Frontal affinity chromatography-mass spectrometry assay technology for multiple stages of drug discovery: applications of a chromatographic biosensor.

This article presents new concepts in affinity chromatography/mass spectrometry for the study of molecular interactions. Chromatographic assays involving estrogen receptor-beta, sorbitol dehydrogenase, human alpha-thrombin, cholera toxin B subunit, beta-galactosidase, and Griffonia simplicifolia isolectin B(4) were established in microaffinity columns and operated in frontal analysis mode. Methods and formalism are presented for the measurement of dissociation constants, using direct methods in which the mass spectrometric signature of the ligand is used to measure breakthrough time and, hence, binding strength. The direct approach is capable of measuring sub-micromolar K(d) and higher, on sub-pmol amounts of immobilized protein, as shown in the cholera toxin assay. Indirect assays that demonstrate the advantage of routine, rugged performance were developed.
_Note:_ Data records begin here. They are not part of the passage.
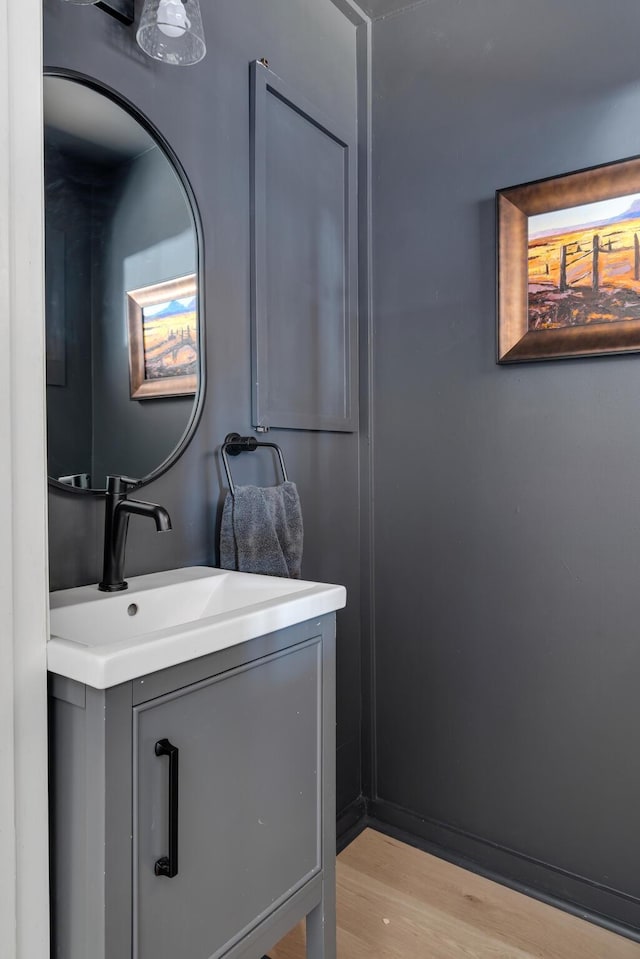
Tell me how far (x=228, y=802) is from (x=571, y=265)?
151 centimetres

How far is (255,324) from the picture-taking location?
1.68 metres

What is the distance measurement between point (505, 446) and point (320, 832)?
3.64 feet

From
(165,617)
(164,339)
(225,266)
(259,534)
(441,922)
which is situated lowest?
(441,922)

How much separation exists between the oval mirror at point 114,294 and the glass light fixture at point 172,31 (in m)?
0.13

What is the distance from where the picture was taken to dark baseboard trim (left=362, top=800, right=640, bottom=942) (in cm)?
165

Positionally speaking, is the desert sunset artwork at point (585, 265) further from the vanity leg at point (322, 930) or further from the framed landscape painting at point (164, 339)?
the vanity leg at point (322, 930)

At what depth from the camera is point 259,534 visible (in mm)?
1564

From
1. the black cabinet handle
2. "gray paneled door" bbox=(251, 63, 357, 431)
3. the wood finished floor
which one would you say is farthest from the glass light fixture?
the wood finished floor

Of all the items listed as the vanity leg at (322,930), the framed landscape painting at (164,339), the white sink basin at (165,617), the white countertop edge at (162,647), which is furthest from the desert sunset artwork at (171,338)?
the vanity leg at (322,930)

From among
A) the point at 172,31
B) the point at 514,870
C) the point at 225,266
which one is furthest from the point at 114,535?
the point at 514,870

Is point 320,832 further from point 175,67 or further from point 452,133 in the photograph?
point 452,133

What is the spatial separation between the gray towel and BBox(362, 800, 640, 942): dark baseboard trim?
3.16 ft

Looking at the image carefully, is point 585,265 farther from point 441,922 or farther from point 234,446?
point 441,922

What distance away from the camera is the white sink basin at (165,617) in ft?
2.88
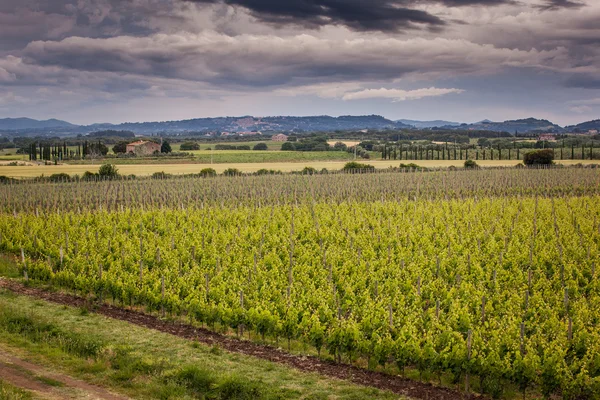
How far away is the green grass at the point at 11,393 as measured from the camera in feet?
35.8

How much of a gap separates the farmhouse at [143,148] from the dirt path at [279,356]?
82911 mm

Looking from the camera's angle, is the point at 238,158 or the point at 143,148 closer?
the point at 238,158

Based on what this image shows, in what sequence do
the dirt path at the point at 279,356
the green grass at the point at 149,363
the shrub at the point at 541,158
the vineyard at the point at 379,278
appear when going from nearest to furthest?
the green grass at the point at 149,363 → the dirt path at the point at 279,356 → the vineyard at the point at 379,278 → the shrub at the point at 541,158

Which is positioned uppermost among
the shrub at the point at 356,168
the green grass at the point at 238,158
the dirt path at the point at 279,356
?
the green grass at the point at 238,158

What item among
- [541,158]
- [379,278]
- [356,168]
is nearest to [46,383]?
[379,278]

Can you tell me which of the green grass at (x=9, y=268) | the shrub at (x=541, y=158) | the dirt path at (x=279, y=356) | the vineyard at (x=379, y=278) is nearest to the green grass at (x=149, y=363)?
the dirt path at (x=279, y=356)

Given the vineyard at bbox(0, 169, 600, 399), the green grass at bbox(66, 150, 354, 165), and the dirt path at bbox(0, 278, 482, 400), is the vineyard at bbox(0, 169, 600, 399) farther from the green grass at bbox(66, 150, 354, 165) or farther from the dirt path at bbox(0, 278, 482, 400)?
the green grass at bbox(66, 150, 354, 165)

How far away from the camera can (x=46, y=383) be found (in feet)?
40.7

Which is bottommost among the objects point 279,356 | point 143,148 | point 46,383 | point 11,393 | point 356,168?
point 279,356

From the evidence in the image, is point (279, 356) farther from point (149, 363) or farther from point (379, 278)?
point (379, 278)

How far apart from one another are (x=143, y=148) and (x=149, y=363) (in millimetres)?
93062

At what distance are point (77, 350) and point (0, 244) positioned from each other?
14514 millimetres

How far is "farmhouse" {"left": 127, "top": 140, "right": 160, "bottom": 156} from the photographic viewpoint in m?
101

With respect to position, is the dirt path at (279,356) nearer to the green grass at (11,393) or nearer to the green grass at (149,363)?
the green grass at (149,363)
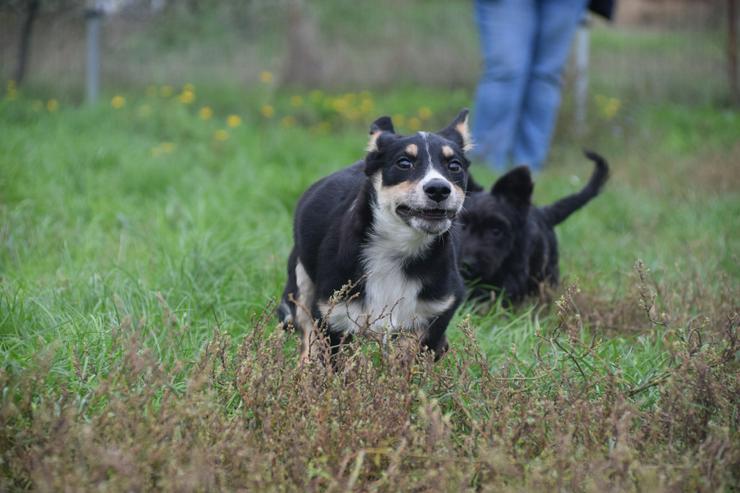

By tracking the effect of a test ligand on a selected probe, or indicator ligand, dissociation constants in the low nanomolar range could be reliably determined for ligands to estrogen receptor-beta. Mass spectrometry supports the resolution of complex ligand mixtures, and it is demonstrated in the sorbitol dehydrogenase assay that ligands can be rank ordered across approximately three orders of magnitude in K(d), in a single run. A new concept for rapid mixture prescreening is presented, in which an indicator ligand can be used to discriminate between mixtures that contain high levels of weak ligands and those that contain single strong ligands.